Es un hombre alto, barba de tonos rojizos que brillan con el sol. Sus ropas de verano son elegantes, lleva un pantalón de corte meticuloso color crema, una camisa blanca perfectamente abotonada, la mochila de tela azul prusia contrasta. Huele a cedro. Ignoro su nombre, no me interesa conocerlo, no busco conectar con nadie, me tiene sin cuidado lo que pasa afuera. Mi madre está en el hospital, deseo ver a mi viejo amigo y el herpetario, un sitio que la horroriza, mi favorito.
Estanques y bebederos sucios. Los cisnes sin agua. Hablamos avanzando en aquel triste muladar de zorrillos y simios con sarna. Uno de los zorros presenta visibles signos de comportamiento repetitivo, las personas desobedecen los letreros, se pegan al vidrio, está harto. Un leopardo negro nos da la espalda, otro se arrulla en un sueño plácido. La mirada triste de un mandril me recuerda que nos hemos convertido en creadores de jaulas miserables. Se parece a mi tía Amanda, está igualita. Todos reímos con la niña que comenta. Los osos se esconden de los turistas, hacen bien. En Drachenloch (Suiza) existen vestigios de enterramientos de sus cráneos, no lo sabía, el hombre de aspecto polaco me lo dice, detalla el proceso de caza ritual del oso en regiones escandinavas, animal sagrado. Comenta que en Siberia los dolgan creen en el animal de alma sombra.
—Te acompaña siempre. Una vez que conoces cuál es tu animal de alma sombra, ningún sortilegio te dañará. Zoolatría, totemismo, la superioridad de los animales no humanos. Su poder, simbolismo, la fuerza de su espíritu y cuerpo, sus propiedades sobrenaturales, curativas.

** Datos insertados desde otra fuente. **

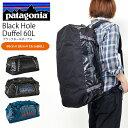 送料無料 ダッフルバッグ patagonia パタゴニア Black Hole Duffel 60L メンズ レディース ブラックホール ダッフル ボストン バ...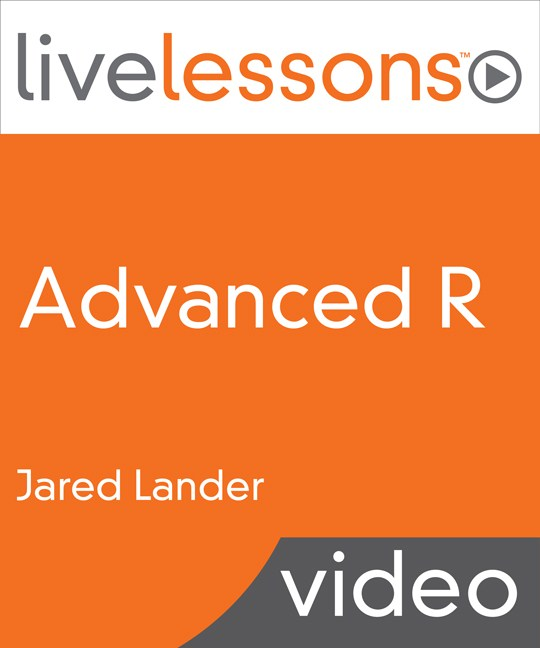 Advanced R LiveLessons: Tools for Greater Productivity and Machine Learning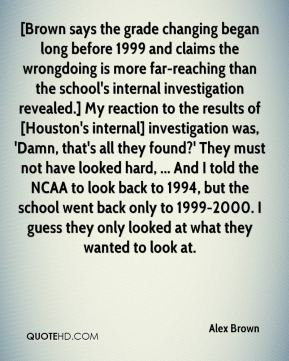 Alex Brown - [Brown says the grade changing began long before 1999 and claims the wrongdoing is more far-reaching than the school's internal investigation revealed.] My reaction to the results of [Houston's internal] investigation was, 'Damn, that's all they found?' They must not have looked hard, ... And I told the NCAA to look back to 1994, but the school went back only to 1999-2000. I guess they only looked at what they wanted to look at.
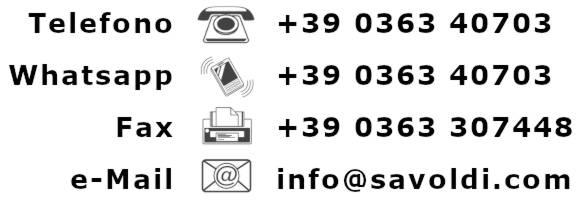 Come contattarci: tel. +39036340703, fax. +390363307448, Whatsapp +39036340703, email info @ savoldi com
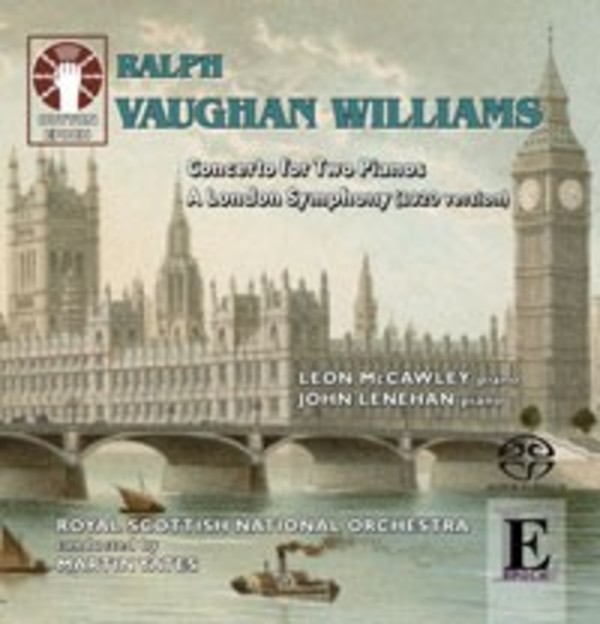 Vaughan Williams - Concerto for Two Pianos, A London Symphony | Dutton - Epoch CDLX7322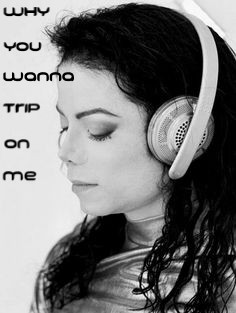 Michael Jackson listening to headphones while singing a capella for Why You Wanna Trip On Me
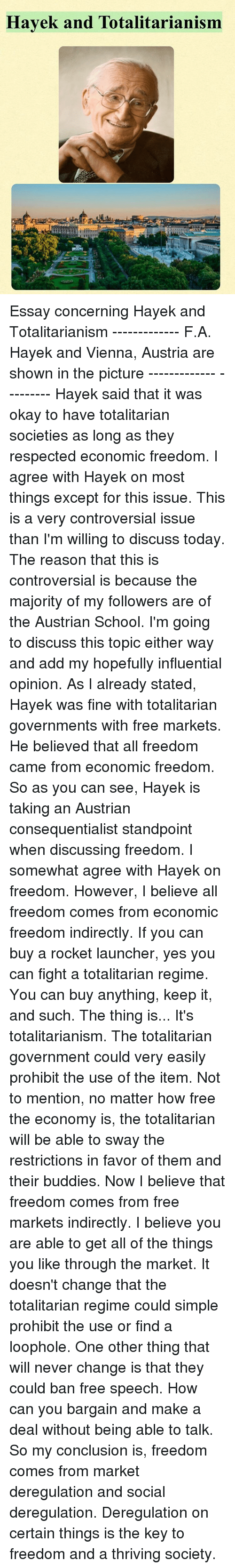 funny vienna memes of on sizzle defeation memes prohibition and hayek and totalitarianism essay concerning hayek and totalitarianism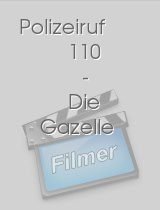Polizeiruf 110 - Die Gazelle download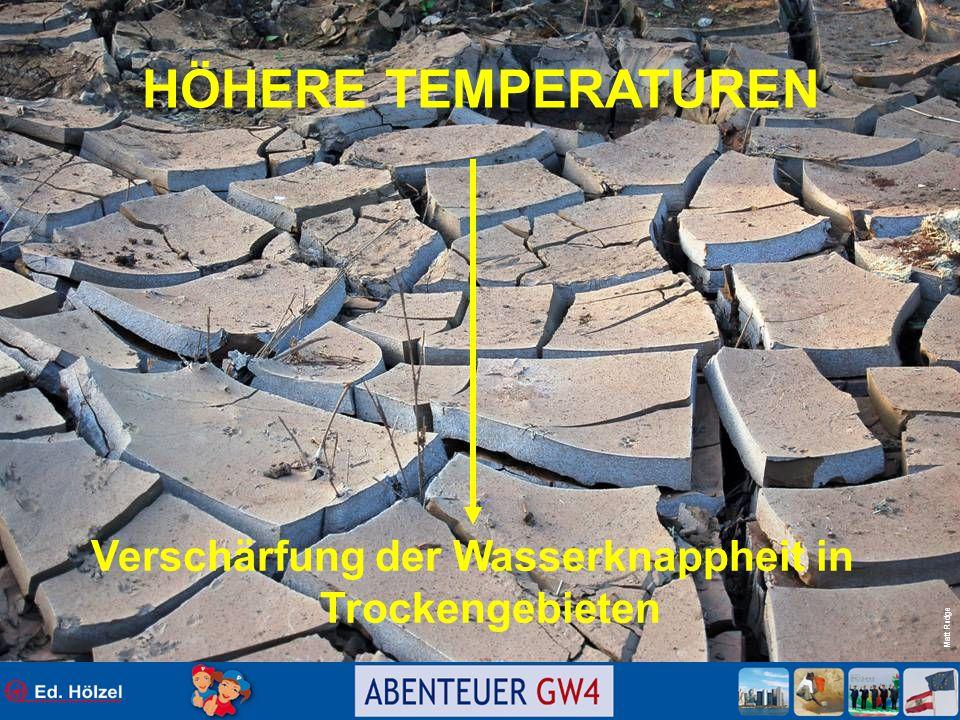 Matt Rudge HÖHERE TEMPERATUREN Verschärfung der Wasserknappheit in Trockengebieten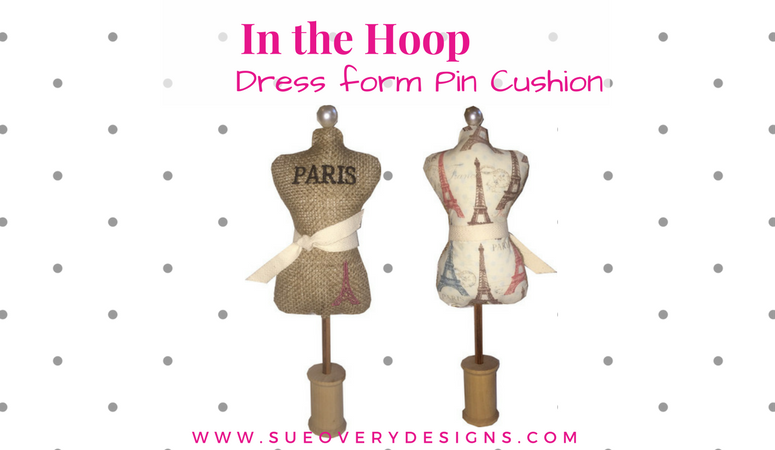 https://sueoverydesigns.com/how-to-make-an-easy-in-the-hoop-dress-form-pin-cushion/
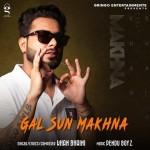 Gal Sun Makhna - Khan Bhaini mp3 songs
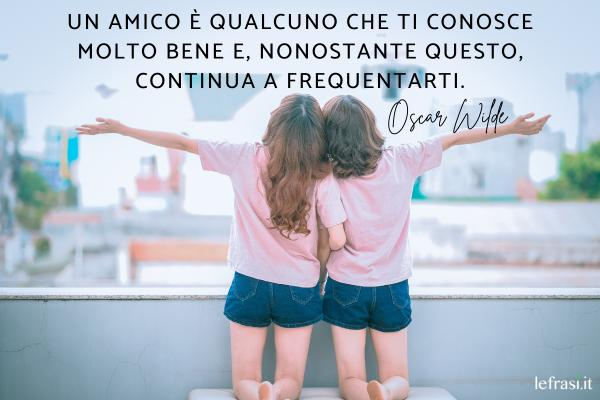 Frasi sull'Amicizia vera - Un amico è qualcuno che ti conosce molto bene e, nonostante questo, continua a frequentarti.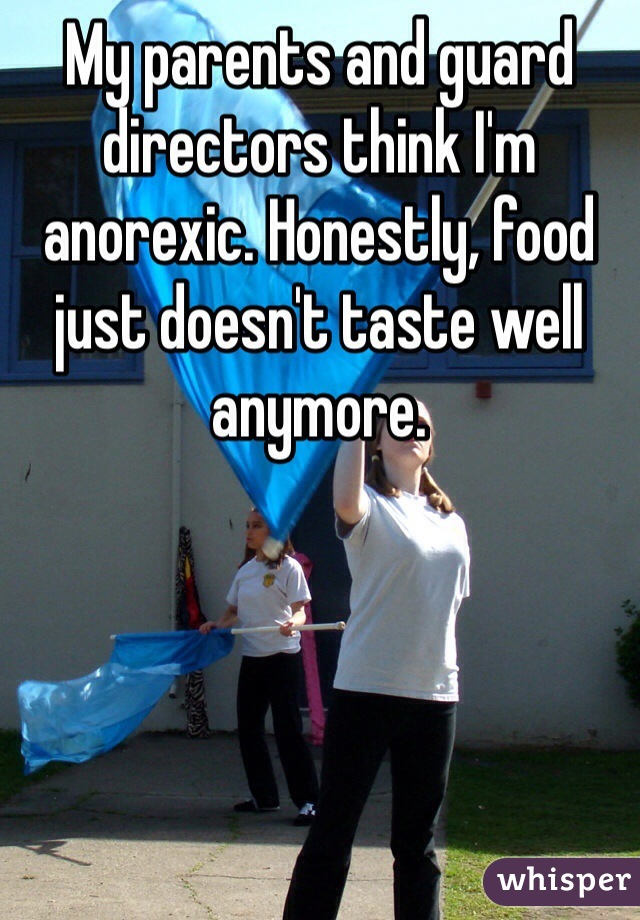 My parents and guard directors think I'm anorexic. Honestly, food just doesn't taste well anymore.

Qué bueno que me plantaron, un hombre que habla sin mirarte es la mejor compañía. Comenta acerca de la sociedad moderna del siglo XIX que culminó en la represora y capitalista del XX: enferma de poder, ve a los animales como figuras amenazantes, objetos de desecho. Lo que parecía imposible de disolver: la relación natural y armónica entre las especies está rota. En tiempos antiguos, el ganado no solo era proveedor de carne, cuero y leche, era oráculo del hombre, le permitió asentarse en un fragmento de la tierra. Basta reflexionar en el antropomorfismo que reina desde la tribu africana hasta la americana. El sioux venera al bisonte, animal sagrado, representa la tierra. Al ser creado el mundo, se colocó uno en el noroeste para retener al mar. Ritual sagrado: la caza, el hombre pide permiso a los espíritus naturales para abatirlo, introducía su espíritu al comerlo y vestir su piel. Atribuimos a Roma el espectáculo sangriento de coliseos en tiempos de Marco Aurelio Severo, combate de animales feroces: humanos y leones, existen referencias más antiguas, el rey persa Darío I arrojó al profeta Daniel a un hoyo con leones del que salió ileso, después lanzó ahí a los conspiradores que calumniaron al profeta.
—Antes del animal humano, el otro animal era el centro de la naturaleza. Hora de comer.
Somos contradictorios. Me gustaría invitarle un trago al hombre que no te mira, me despido sin conocer su nombre. No pude ver al siberiano. Otro día les cuento de la dinastía de pandas gigantes del zoológico que empezó en 1975 con Pe Pe y Ying Ying, regalos del gobierno de China. No vi ningún chapulín. Me inunda la tristeza, el herpetario no existe más, cerró.